Task description: Reproduce the data below verbatim, starting at the line containing "Among the things listed as" and continuing through the final line of the data, both ends included.

Input data:
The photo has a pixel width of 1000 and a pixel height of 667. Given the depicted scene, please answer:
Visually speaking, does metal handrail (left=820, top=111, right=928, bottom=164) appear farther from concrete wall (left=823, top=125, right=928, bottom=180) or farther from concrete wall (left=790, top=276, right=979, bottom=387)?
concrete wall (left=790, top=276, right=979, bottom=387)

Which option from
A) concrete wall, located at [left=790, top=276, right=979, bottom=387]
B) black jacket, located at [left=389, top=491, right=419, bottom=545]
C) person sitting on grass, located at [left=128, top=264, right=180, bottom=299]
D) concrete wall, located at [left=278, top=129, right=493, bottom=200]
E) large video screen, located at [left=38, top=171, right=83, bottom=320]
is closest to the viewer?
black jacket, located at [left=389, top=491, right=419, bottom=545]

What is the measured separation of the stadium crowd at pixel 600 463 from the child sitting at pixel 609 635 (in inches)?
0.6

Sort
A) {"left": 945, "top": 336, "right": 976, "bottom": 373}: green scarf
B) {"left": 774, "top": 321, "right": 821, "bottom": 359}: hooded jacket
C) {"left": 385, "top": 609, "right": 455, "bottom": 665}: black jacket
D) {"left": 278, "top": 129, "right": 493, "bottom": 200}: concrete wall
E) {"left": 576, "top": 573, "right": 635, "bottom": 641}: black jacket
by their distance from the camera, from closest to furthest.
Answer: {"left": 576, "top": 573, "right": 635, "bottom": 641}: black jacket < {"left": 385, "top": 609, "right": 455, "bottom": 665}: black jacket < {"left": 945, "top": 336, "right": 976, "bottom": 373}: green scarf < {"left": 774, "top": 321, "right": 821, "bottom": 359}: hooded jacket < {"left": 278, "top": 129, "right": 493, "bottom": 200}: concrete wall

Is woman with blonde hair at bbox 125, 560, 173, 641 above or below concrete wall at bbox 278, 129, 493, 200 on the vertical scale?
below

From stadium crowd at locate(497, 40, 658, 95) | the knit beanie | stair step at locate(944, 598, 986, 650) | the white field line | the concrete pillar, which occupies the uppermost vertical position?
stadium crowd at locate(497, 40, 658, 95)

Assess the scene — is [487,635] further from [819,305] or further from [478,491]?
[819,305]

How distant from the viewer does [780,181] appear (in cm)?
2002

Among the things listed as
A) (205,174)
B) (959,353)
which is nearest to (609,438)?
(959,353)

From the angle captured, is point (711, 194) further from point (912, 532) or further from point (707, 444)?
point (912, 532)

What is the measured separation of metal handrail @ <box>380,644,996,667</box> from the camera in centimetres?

Response for this exercise:
Among the things listed as
A) (205,174)
B) (959,353)
which is nearest to (609,438)?
(959,353)

From the angle captured, is point (711, 194) further from point (912, 532) or further from point (707, 444)?
point (912, 532)

What is the measured separation of metal handrail @ <box>380,644,996,667</box> from the camera in centimetres?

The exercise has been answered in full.